No Easy Answers on FTTH Investment
This week, Heavy Reading will be presenting its European FTTH forecast at the FTTH Council Europe's annual conference in Stockholm and the news this year is good.
After years of dampening down demand, we're pleased to report that prospects are looking much better across the region, and we're projecting nearly 50 million deployed lines by 2018. And whereas in previous years, it was the innovators -- utilities and competitive telcos in northern and eastern Europe -- who were leading the way, now many incumbent telcos in Western Europe are joining the fiber party, among them Telefσnica SA (NYSE: TEF), Portugal Telecom SGPS SA (NYSE: PT), KPN Telecom NV (NYSE: KPN), Swisscom AG (NYSE: SCM) and Orange (NYSE: FTE). Between them, the EU's incumbent telcos added almost a million FTTH or FTTB lines in 2013, almost double the total back in 2011. For many of these incumbents, the cost-benefit balance has finally tipped in favor of fiber, and looking across Europe as a whole, the FTTH skeptics are now in a distinct minority.
So where does that leave the fiber laggards? As a Brit, I'm naturally pained to see the UK right at the foot of the FTTH league table. On any reasonable planning horizon, even if the UK (mainly BT Group plc (NYSE: BT; London: BTA)) suddenly got religious about FTTH, it would likely take more than ten years to catch up with leading nations like Sweden, where over a quarter of households are already connected to FTTH or FTTB.
Does it matter? That's a simple question that requires a very complicated answer -- far too complicated to fit in a short blog. It would need to take in a host of factors that include localized capex and opex projections and comparisons, projections of end-user demand, the local competitive and regulatory environment, the nature of the local housing stock and many other things besides.

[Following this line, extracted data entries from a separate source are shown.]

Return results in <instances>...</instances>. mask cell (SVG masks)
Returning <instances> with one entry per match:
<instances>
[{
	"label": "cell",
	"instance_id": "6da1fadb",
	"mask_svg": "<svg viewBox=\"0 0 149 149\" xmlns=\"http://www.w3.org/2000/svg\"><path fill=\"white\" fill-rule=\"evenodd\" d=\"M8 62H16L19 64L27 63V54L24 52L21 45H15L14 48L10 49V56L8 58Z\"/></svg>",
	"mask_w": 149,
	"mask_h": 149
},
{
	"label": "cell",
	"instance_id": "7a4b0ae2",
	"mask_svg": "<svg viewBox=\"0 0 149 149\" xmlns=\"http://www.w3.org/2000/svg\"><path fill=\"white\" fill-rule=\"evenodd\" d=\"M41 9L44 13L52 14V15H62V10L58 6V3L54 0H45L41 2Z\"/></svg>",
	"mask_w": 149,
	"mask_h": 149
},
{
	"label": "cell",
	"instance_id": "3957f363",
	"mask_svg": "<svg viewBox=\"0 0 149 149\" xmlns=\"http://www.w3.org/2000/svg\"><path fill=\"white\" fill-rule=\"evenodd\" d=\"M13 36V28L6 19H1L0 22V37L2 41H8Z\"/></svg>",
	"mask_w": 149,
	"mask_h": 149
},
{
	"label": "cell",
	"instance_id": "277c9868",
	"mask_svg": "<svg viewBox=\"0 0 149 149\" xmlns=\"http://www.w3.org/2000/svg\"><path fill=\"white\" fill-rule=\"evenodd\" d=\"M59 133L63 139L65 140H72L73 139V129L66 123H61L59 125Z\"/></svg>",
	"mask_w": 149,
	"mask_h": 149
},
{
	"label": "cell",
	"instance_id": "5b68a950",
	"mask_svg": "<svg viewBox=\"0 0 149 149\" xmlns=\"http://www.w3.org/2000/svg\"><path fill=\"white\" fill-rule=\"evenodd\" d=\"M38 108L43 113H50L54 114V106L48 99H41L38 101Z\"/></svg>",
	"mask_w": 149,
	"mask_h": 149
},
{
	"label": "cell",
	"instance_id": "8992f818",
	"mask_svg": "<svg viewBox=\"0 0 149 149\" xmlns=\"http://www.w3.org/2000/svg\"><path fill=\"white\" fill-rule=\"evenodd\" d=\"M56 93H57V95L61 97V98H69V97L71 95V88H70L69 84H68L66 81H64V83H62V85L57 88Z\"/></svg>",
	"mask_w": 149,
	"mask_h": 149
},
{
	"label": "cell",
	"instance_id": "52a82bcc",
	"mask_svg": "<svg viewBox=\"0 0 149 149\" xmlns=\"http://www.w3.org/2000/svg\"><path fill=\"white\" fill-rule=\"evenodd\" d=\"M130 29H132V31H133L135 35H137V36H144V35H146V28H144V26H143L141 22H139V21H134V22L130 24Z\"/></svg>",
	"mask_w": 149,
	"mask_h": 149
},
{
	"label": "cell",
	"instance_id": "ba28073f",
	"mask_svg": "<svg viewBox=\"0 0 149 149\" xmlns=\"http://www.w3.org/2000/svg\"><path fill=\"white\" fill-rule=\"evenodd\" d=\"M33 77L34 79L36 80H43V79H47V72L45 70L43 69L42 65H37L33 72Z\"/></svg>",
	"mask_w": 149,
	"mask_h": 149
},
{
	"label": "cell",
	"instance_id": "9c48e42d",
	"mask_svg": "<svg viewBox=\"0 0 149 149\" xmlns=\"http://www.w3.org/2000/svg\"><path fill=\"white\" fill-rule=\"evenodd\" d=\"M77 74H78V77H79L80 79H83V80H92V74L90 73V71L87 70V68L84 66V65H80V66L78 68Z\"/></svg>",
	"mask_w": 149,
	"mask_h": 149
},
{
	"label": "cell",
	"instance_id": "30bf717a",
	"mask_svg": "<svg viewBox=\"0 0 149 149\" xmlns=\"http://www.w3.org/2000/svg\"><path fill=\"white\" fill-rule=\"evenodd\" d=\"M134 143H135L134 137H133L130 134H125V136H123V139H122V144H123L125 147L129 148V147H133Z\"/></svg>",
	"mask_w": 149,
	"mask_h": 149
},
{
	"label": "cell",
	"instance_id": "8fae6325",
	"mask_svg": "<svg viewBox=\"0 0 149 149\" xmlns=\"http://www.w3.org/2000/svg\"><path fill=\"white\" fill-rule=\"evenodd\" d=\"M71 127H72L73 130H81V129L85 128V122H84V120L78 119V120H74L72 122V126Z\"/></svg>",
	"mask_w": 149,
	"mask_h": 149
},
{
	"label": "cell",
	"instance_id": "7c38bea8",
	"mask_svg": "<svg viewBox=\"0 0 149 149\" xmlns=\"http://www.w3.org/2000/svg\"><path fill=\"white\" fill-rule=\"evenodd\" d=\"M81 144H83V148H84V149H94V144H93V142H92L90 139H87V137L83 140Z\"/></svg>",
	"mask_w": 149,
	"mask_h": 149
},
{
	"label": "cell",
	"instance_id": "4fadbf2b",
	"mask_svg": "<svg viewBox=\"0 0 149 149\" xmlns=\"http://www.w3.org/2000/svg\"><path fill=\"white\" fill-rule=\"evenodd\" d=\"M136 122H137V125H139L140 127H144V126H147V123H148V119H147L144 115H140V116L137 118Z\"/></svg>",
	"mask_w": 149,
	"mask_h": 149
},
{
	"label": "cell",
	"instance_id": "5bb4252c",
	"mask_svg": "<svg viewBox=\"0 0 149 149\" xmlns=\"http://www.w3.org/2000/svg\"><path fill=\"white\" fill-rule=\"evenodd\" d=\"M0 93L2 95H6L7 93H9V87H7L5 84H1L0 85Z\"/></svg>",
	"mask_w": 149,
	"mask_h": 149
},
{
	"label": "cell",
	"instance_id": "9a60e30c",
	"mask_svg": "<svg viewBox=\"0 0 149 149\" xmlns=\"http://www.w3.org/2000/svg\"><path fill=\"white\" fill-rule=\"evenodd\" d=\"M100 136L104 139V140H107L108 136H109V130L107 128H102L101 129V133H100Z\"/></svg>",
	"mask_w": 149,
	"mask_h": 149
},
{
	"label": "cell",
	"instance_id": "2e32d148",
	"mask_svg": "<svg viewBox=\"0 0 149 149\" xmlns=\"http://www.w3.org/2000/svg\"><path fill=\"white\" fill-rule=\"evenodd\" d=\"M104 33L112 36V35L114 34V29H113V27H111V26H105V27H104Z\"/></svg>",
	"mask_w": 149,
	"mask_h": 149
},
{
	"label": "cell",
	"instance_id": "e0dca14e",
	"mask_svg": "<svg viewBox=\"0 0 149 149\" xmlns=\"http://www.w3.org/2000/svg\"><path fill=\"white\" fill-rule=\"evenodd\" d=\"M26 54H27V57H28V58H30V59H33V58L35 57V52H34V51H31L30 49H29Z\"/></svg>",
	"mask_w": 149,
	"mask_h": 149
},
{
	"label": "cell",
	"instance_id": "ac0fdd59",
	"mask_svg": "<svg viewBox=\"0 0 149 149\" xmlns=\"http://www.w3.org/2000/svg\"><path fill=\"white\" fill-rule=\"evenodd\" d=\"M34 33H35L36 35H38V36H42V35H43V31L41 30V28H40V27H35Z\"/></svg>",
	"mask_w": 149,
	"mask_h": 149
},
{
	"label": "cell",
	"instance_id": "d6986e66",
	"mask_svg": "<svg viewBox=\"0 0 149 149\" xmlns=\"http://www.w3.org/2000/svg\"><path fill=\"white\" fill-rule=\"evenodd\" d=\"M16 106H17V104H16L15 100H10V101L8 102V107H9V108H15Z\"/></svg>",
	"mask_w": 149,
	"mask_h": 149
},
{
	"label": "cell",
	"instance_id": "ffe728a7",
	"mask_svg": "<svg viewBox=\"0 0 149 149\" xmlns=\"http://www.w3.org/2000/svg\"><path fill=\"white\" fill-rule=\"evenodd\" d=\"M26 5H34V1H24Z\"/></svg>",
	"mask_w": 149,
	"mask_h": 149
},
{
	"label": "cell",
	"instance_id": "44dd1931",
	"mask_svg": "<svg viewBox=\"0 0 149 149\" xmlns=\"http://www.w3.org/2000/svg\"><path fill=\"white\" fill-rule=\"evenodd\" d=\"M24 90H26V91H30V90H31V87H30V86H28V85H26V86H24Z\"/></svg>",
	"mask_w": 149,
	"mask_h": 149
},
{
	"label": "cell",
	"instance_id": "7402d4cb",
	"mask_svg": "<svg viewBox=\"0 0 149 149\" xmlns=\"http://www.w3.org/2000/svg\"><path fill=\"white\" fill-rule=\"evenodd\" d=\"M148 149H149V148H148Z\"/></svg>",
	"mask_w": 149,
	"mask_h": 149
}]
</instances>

For now, however, laggards such as BT, Deutsche Telekom AG (NYSE: DT), Telekom Austria AG (NYSE: TKA; Vienna: TKA), Belgacom SA (Euronext: BELG) (and others like KPN and Swisscom who are pursuing a hybrid FTTH/FTTC strategy) are placing a big theoretical bet that vectoring (and perhaps G.fast) will take them far enough up the bandwidth curve to meet all likely demand for at least the next five years, for a fraction of the (capex) cost of FTTH. For who, they say, really needs more than 50-100Mbit/s downstream and 5-10Mbit/s upstream?
In truth, no-one really knows the answer to that question. Although Nielsen's Law of Internet Bandwidth suggests that households will be enjoying near-1Gbit/s line speeds by the end of the decade -- far beyond vectoring -- skeptics are entitled to question whether this "law" will really pan out. Whereas ten years ago it was easy to predict that video would eventually be delivered via the Internet, driving bandwidth demand, it's not at all clear what services will be driving 1Gbit/s demand in 2020. Which is not to say, of course, that there won't be such services. Nor is it to say services themselves will be the deciding factor: There's evidence out there that some just want the highest speed available, while others now see fiber as a must-have residential investment, like double glazing.

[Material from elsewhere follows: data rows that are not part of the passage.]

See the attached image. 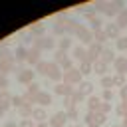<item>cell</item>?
I'll list each match as a JSON object with an SVG mask.
<instances>
[{
    "mask_svg": "<svg viewBox=\"0 0 127 127\" xmlns=\"http://www.w3.org/2000/svg\"><path fill=\"white\" fill-rule=\"evenodd\" d=\"M93 8H95V12H101L103 16H117L125 6H123V2H97Z\"/></svg>",
    "mask_w": 127,
    "mask_h": 127,
    "instance_id": "cell-1",
    "label": "cell"
},
{
    "mask_svg": "<svg viewBox=\"0 0 127 127\" xmlns=\"http://www.w3.org/2000/svg\"><path fill=\"white\" fill-rule=\"evenodd\" d=\"M71 32L77 36V40H79L81 44H87V46L93 44V32H91L89 28H85V26H81V24H75Z\"/></svg>",
    "mask_w": 127,
    "mask_h": 127,
    "instance_id": "cell-2",
    "label": "cell"
},
{
    "mask_svg": "<svg viewBox=\"0 0 127 127\" xmlns=\"http://www.w3.org/2000/svg\"><path fill=\"white\" fill-rule=\"evenodd\" d=\"M101 54H103V46L101 44H97V42L89 44V48H87V62L95 64L97 60H101Z\"/></svg>",
    "mask_w": 127,
    "mask_h": 127,
    "instance_id": "cell-3",
    "label": "cell"
},
{
    "mask_svg": "<svg viewBox=\"0 0 127 127\" xmlns=\"http://www.w3.org/2000/svg\"><path fill=\"white\" fill-rule=\"evenodd\" d=\"M56 64L60 65V69H64V73H65V71H69V69H73V60H71L67 54L56 52Z\"/></svg>",
    "mask_w": 127,
    "mask_h": 127,
    "instance_id": "cell-4",
    "label": "cell"
},
{
    "mask_svg": "<svg viewBox=\"0 0 127 127\" xmlns=\"http://www.w3.org/2000/svg\"><path fill=\"white\" fill-rule=\"evenodd\" d=\"M81 77H83V75L79 73V69H77V67H73V69H69V71H65V73H64V77H62V81L73 87L75 83H81V81H83Z\"/></svg>",
    "mask_w": 127,
    "mask_h": 127,
    "instance_id": "cell-5",
    "label": "cell"
},
{
    "mask_svg": "<svg viewBox=\"0 0 127 127\" xmlns=\"http://www.w3.org/2000/svg\"><path fill=\"white\" fill-rule=\"evenodd\" d=\"M12 64H14V58L6 50H2L0 52V73H8L12 69Z\"/></svg>",
    "mask_w": 127,
    "mask_h": 127,
    "instance_id": "cell-6",
    "label": "cell"
},
{
    "mask_svg": "<svg viewBox=\"0 0 127 127\" xmlns=\"http://www.w3.org/2000/svg\"><path fill=\"white\" fill-rule=\"evenodd\" d=\"M65 123H67V113L65 111H56L48 121L50 127H65Z\"/></svg>",
    "mask_w": 127,
    "mask_h": 127,
    "instance_id": "cell-7",
    "label": "cell"
},
{
    "mask_svg": "<svg viewBox=\"0 0 127 127\" xmlns=\"http://www.w3.org/2000/svg\"><path fill=\"white\" fill-rule=\"evenodd\" d=\"M34 48H38L40 52H42V50H54V48H56V40H54L52 36L38 38V40H36V44H34Z\"/></svg>",
    "mask_w": 127,
    "mask_h": 127,
    "instance_id": "cell-8",
    "label": "cell"
},
{
    "mask_svg": "<svg viewBox=\"0 0 127 127\" xmlns=\"http://www.w3.org/2000/svg\"><path fill=\"white\" fill-rule=\"evenodd\" d=\"M34 77H36V71H34L32 67H24V69L18 71V81H20V83H28V85H30V83H34V81H32Z\"/></svg>",
    "mask_w": 127,
    "mask_h": 127,
    "instance_id": "cell-9",
    "label": "cell"
},
{
    "mask_svg": "<svg viewBox=\"0 0 127 127\" xmlns=\"http://www.w3.org/2000/svg\"><path fill=\"white\" fill-rule=\"evenodd\" d=\"M105 119H107V115H103V113H99V111H87V115H85V123H87V125H91V123L103 125Z\"/></svg>",
    "mask_w": 127,
    "mask_h": 127,
    "instance_id": "cell-10",
    "label": "cell"
},
{
    "mask_svg": "<svg viewBox=\"0 0 127 127\" xmlns=\"http://www.w3.org/2000/svg\"><path fill=\"white\" fill-rule=\"evenodd\" d=\"M71 60H77L79 64H85L87 62V48H83V46L71 48Z\"/></svg>",
    "mask_w": 127,
    "mask_h": 127,
    "instance_id": "cell-11",
    "label": "cell"
},
{
    "mask_svg": "<svg viewBox=\"0 0 127 127\" xmlns=\"http://www.w3.org/2000/svg\"><path fill=\"white\" fill-rule=\"evenodd\" d=\"M50 79H54V81H62V77H64V71L60 69V65L56 64V62H50V67H48V73H46Z\"/></svg>",
    "mask_w": 127,
    "mask_h": 127,
    "instance_id": "cell-12",
    "label": "cell"
},
{
    "mask_svg": "<svg viewBox=\"0 0 127 127\" xmlns=\"http://www.w3.org/2000/svg\"><path fill=\"white\" fill-rule=\"evenodd\" d=\"M103 34H105L107 40H119V38H121V36H119V28H117L115 24H111V22L103 26Z\"/></svg>",
    "mask_w": 127,
    "mask_h": 127,
    "instance_id": "cell-13",
    "label": "cell"
},
{
    "mask_svg": "<svg viewBox=\"0 0 127 127\" xmlns=\"http://www.w3.org/2000/svg\"><path fill=\"white\" fill-rule=\"evenodd\" d=\"M54 93H56V95H62V97L65 99V97H69V95L73 93V87H71V85H67V83H64V81H60V83L56 85Z\"/></svg>",
    "mask_w": 127,
    "mask_h": 127,
    "instance_id": "cell-14",
    "label": "cell"
},
{
    "mask_svg": "<svg viewBox=\"0 0 127 127\" xmlns=\"http://www.w3.org/2000/svg\"><path fill=\"white\" fill-rule=\"evenodd\" d=\"M85 20L89 22V26H91V30H101V26H103V22H101V18H99L97 14H93V12H87V14H85Z\"/></svg>",
    "mask_w": 127,
    "mask_h": 127,
    "instance_id": "cell-15",
    "label": "cell"
},
{
    "mask_svg": "<svg viewBox=\"0 0 127 127\" xmlns=\"http://www.w3.org/2000/svg\"><path fill=\"white\" fill-rule=\"evenodd\" d=\"M113 67H115V71H117L119 75H125V73H127V58H123V56L115 58Z\"/></svg>",
    "mask_w": 127,
    "mask_h": 127,
    "instance_id": "cell-16",
    "label": "cell"
},
{
    "mask_svg": "<svg viewBox=\"0 0 127 127\" xmlns=\"http://www.w3.org/2000/svg\"><path fill=\"white\" fill-rule=\"evenodd\" d=\"M26 62H28V64H32V65H38V64L42 62V60H40V50H38V48H32V50H28Z\"/></svg>",
    "mask_w": 127,
    "mask_h": 127,
    "instance_id": "cell-17",
    "label": "cell"
},
{
    "mask_svg": "<svg viewBox=\"0 0 127 127\" xmlns=\"http://www.w3.org/2000/svg\"><path fill=\"white\" fill-rule=\"evenodd\" d=\"M36 103H38V107H48L52 103V95L46 93V91H40L38 97H36Z\"/></svg>",
    "mask_w": 127,
    "mask_h": 127,
    "instance_id": "cell-18",
    "label": "cell"
},
{
    "mask_svg": "<svg viewBox=\"0 0 127 127\" xmlns=\"http://www.w3.org/2000/svg\"><path fill=\"white\" fill-rule=\"evenodd\" d=\"M115 26L119 28V30H123V28H127V8H123L117 16H115Z\"/></svg>",
    "mask_w": 127,
    "mask_h": 127,
    "instance_id": "cell-19",
    "label": "cell"
},
{
    "mask_svg": "<svg viewBox=\"0 0 127 127\" xmlns=\"http://www.w3.org/2000/svg\"><path fill=\"white\" fill-rule=\"evenodd\" d=\"M30 32H32L36 38H44V32H46V24H44V22H36V24H32Z\"/></svg>",
    "mask_w": 127,
    "mask_h": 127,
    "instance_id": "cell-20",
    "label": "cell"
},
{
    "mask_svg": "<svg viewBox=\"0 0 127 127\" xmlns=\"http://www.w3.org/2000/svg\"><path fill=\"white\" fill-rule=\"evenodd\" d=\"M101 97H95V95H89L87 97V107H89V111H99V107H101Z\"/></svg>",
    "mask_w": 127,
    "mask_h": 127,
    "instance_id": "cell-21",
    "label": "cell"
},
{
    "mask_svg": "<svg viewBox=\"0 0 127 127\" xmlns=\"http://www.w3.org/2000/svg\"><path fill=\"white\" fill-rule=\"evenodd\" d=\"M71 50V40L67 38V36H64L62 40H60V44H58V52H62V54H67Z\"/></svg>",
    "mask_w": 127,
    "mask_h": 127,
    "instance_id": "cell-22",
    "label": "cell"
},
{
    "mask_svg": "<svg viewBox=\"0 0 127 127\" xmlns=\"http://www.w3.org/2000/svg\"><path fill=\"white\" fill-rule=\"evenodd\" d=\"M107 67H109V65H107L105 62H101V60H97V62L93 64V71H95L97 75H101V77L107 73Z\"/></svg>",
    "mask_w": 127,
    "mask_h": 127,
    "instance_id": "cell-23",
    "label": "cell"
},
{
    "mask_svg": "<svg viewBox=\"0 0 127 127\" xmlns=\"http://www.w3.org/2000/svg\"><path fill=\"white\" fill-rule=\"evenodd\" d=\"M81 95H91V91H93V83L91 81H87V79H83L81 83H79V89H77Z\"/></svg>",
    "mask_w": 127,
    "mask_h": 127,
    "instance_id": "cell-24",
    "label": "cell"
},
{
    "mask_svg": "<svg viewBox=\"0 0 127 127\" xmlns=\"http://www.w3.org/2000/svg\"><path fill=\"white\" fill-rule=\"evenodd\" d=\"M32 119H34L36 123H44V121H46V111H44V107H34Z\"/></svg>",
    "mask_w": 127,
    "mask_h": 127,
    "instance_id": "cell-25",
    "label": "cell"
},
{
    "mask_svg": "<svg viewBox=\"0 0 127 127\" xmlns=\"http://www.w3.org/2000/svg\"><path fill=\"white\" fill-rule=\"evenodd\" d=\"M101 62H105V64L109 65L111 62H115V54H113L109 48H103V54H101Z\"/></svg>",
    "mask_w": 127,
    "mask_h": 127,
    "instance_id": "cell-26",
    "label": "cell"
},
{
    "mask_svg": "<svg viewBox=\"0 0 127 127\" xmlns=\"http://www.w3.org/2000/svg\"><path fill=\"white\" fill-rule=\"evenodd\" d=\"M101 85H103V89H111V87H115V79H113V75H103V77H101Z\"/></svg>",
    "mask_w": 127,
    "mask_h": 127,
    "instance_id": "cell-27",
    "label": "cell"
},
{
    "mask_svg": "<svg viewBox=\"0 0 127 127\" xmlns=\"http://www.w3.org/2000/svg\"><path fill=\"white\" fill-rule=\"evenodd\" d=\"M79 73L81 75H89L91 71H93V64H89V62H85V64H79Z\"/></svg>",
    "mask_w": 127,
    "mask_h": 127,
    "instance_id": "cell-28",
    "label": "cell"
},
{
    "mask_svg": "<svg viewBox=\"0 0 127 127\" xmlns=\"http://www.w3.org/2000/svg\"><path fill=\"white\" fill-rule=\"evenodd\" d=\"M91 32H93V40H95L97 44H101V46H103V42L107 40V38H105V34H103V28H101V30H91Z\"/></svg>",
    "mask_w": 127,
    "mask_h": 127,
    "instance_id": "cell-29",
    "label": "cell"
},
{
    "mask_svg": "<svg viewBox=\"0 0 127 127\" xmlns=\"http://www.w3.org/2000/svg\"><path fill=\"white\" fill-rule=\"evenodd\" d=\"M48 67H50V64H48V62H40V64L36 65V71H38V73H42V75H46V73H48Z\"/></svg>",
    "mask_w": 127,
    "mask_h": 127,
    "instance_id": "cell-30",
    "label": "cell"
},
{
    "mask_svg": "<svg viewBox=\"0 0 127 127\" xmlns=\"http://www.w3.org/2000/svg\"><path fill=\"white\" fill-rule=\"evenodd\" d=\"M26 56H28V50H26V48H18V50H16V60L26 62Z\"/></svg>",
    "mask_w": 127,
    "mask_h": 127,
    "instance_id": "cell-31",
    "label": "cell"
},
{
    "mask_svg": "<svg viewBox=\"0 0 127 127\" xmlns=\"http://www.w3.org/2000/svg\"><path fill=\"white\" fill-rule=\"evenodd\" d=\"M111 97H113V91H111V89H103V93H101V101L111 103Z\"/></svg>",
    "mask_w": 127,
    "mask_h": 127,
    "instance_id": "cell-32",
    "label": "cell"
},
{
    "mask_svg": "<svg viewBox=\"0 0 127 127\" xmlns=\"http://www.w3.org/2000/svg\"><path fill=\"white\" fill-rule=\"evenodd\" d=\"M117 113H119V115H121L123 119H127V101H121V105H119Z\"/></svg>",
    "mask_w": 127,
    "mask_h": 127,
    "instance_id": "cell-33",
    "label": "cell"
},
{
    "mask_svg": "<svg viewBox=\"0 0 127 127\" xmlns=\"http://www.w3.org/2000/svg\"><path fill=\"white\" fill-rule=\"evenodd\" d=\"M117 50H121V52H127V38H119L117 40Z\"/></svg>",
    "mask_w": 127,
    "mask_h": 127,
    "instance_id": "cell-34",
    "label": "cell"
},
{
    "mask_svg": "<svg viewBox=\"0 0 127 127\" xmlns=\"http://www.w3.org/2000/svg\"><path fill=\"white\" fill-rule=\"evenodd\" d=\"M113 79H115V85H117V87H123V85H125V75L115 73V75H113Z\"/></svg>",
    "mask_w": 127,
    "mask_h": 127,
    "instance_id": "cell-35",
    "label": "cell"
},
{
    "mask_svg": "<svg viewBox=\"0 0 127 127\" xmlns=\"http://www.w3.org/2000/svg\"><path fill=\"white\" fill-rule=\"evenodd\" d=\"M24 103H26V99H24V97H12V105H14V107H18V109H20Z\"/></svg>",
    "mask_w": 127,
    "mask_h": 127,
    "instance_id": "cell-36",
    "label": "cell"
},
{
    "mask_svg": "<svg viewBox=\"0 0 127 127\" xmlns=\"http://www.w3.org/2000/svg\"><path fill=\"white\" fill-rule=\"evenodd\" d=\"M109 111H111V103H105V101H103V103H101V107H99V113L107 115Z\"/></svg>",
    "mask_w": 127,
    "mask_h": 127,
    "instance_id": "cell-37",
    "label": "cell"
},
{
    "mask_svg": "<svg viewBox=\"0 0 127 127\" xmlns=\"http://www.w3.org/2000/svg\"><path fill=\"white\" fill-rule=\"evenodd\" d=\"M18 127H36V123H34V119H22Z\"/></svg>",
    "mask_w": 127,
    "mask_h": 127,
    "instance_id": "cell-38",
    "label": "cell"
},
{
    "mask_svg": "<svg viewBox=\"0 0 127 127\" xmlns=\"http://www.w3.org/2000/svg\"><path fill=\"white\" fill-rule=\"evenodd\" d=\"M8 87V79H6V73H0V89L4 91Z\"/></svg>",
    "mask_w": 127,
    "mask_h": 127,
    "instance_id": "cell-39",
    "label": "cell"
},
{
    "mask_svg": "<svg viewBox=\"0 0 127 127\" xmlns=\"http://www.w3.org/2000/svg\"><path fill=\"white\" fill-rule=\"evenodd\" d=\"M119 95H121L123 101H127V83H125L123 87H119Z\"/></svg>",
    "mask_w": 127,
    "mask_h": 127,
    "instance_id": "cell-40",
    "label": "cell"
},
{
    "mask_svg": "<svg viewBox=\"0 0 127 127\" xmlns=\"http://www.w3.org/2000/svg\"><path fill=\"white\" fill-rule=\"evenodd\" d=\"M75 117H77V111H75V107L67 109V119H75Z\"/></svg>",
    "mask_w": 127,
    "mask_h": 127,
    "instance_id": "cell-41",
    "label": "cell"
},
{
    "mask_svg": "<svg viewBox=\"0 0 127 127\" xmlns=\"http://www.w3.org/2000/svg\"><path fill=\"white\" fill-rule=\"evenodd\" d=\"M6 109H8V105H4V103H0V117L6 113Z\"/></svg>",
    "mask_w": 127,
    "mask_h": 127,
    "instance_id": "cell-42",
    "label": "cell"
},
{
    "mask_svg": "<svg viewBox=\"0 0 127 127\" xmlns=\"http://www.w3.org/2000/svg\"><path fill=\"white\" fill-rule=\"evenodd\" d=\"M36 127H50V125H48V123L44 121V123H36Z\"/></svg>",
    "mask_w": 127,
    "mask_h": 127,
    "instance_id": "cell-43",
    "label": "cell"
},
{
    "mask_svg": "<svg viewBox=\"0 0 127 127\" xmlns=\"http://www.w3.org/2000/svg\"><path fill=\"white\" fill-rule=\"evenodd\" d=\"M6 127H16V123H12V121H10V123H6Z\"/></svg>",
    "mask_w": 127,
    "mask_h": 127,
    "instance_id": "cell-44",
    "label": "cell"
},
{
    "mask_svg": "<svg viewBox=\"0 0 127 127\" xmlns=\"http://www.w3.org/2000/svg\"><path fill=\"white\" fill-rule=\"evenodd\" d=\"M87 127H101V125H97V123H91V125H87Z\"/></svg>",
    "mask_w": 127,
    "mask_h": 127,
    "instance_id": "cell-45",
    "label": "cell"
},
{
    "mask_svg": "<svg viewBox=\"0 0 127 127\" xmlns=\"http://www.w3.org/2000/svg\"><path fill=\"white\" fill-rule=\"evenodd\" d=\"M121 127H127V119H123V125Z\"/></svg>",
    "mask_w": 127,
    "mask_h": 127,
    "instance_id": "cell-46",
    "label": "cell"
},
{
    "mask_svg": "<svg viewBox=\"0 0 127 127\" xmlns=\"http://www.w3.org/2000/svg\"><path fill=\"white\" fill-rule=\"evenodd\" d=\"M67 127H77V125H67Z\"/></svg>",
    "mask_w": 127,
    "mask_h": 127,
    "instance_id": "cell-47",
    "label": "cell"
},
{
    "mask_svg": "<svg viewBox=\"0 0 127 127\" xmlns=\"http://www.w3.org/2000/svg\"><path fill=\"white\" fill-rule=\"evenodd\" d=\"M113 127H121V125H113Z\"/></svg>",
    "mask_w": 127,
    "mask_h": 127,
    "instance_id": "cell-48",
    "label": "cell"
}]
</instances>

And that, of course, is just the start of the debate. On the cost side, for example, do opex savings outweigh the high upfront cost of laying fiber, and how is that equation changing? Again, that requires analysis of a whole host of micro- and macro-issues, and the answer is not clear-cut, nor the same for every operator or region.
The truth is that while FTTH investment is often characterized as a high-risk investment, FTTH non-investment might turn out to be equally risky: it all depends on your assumptions and projections. In today's telecommunications investing environment, there are very few sure bets.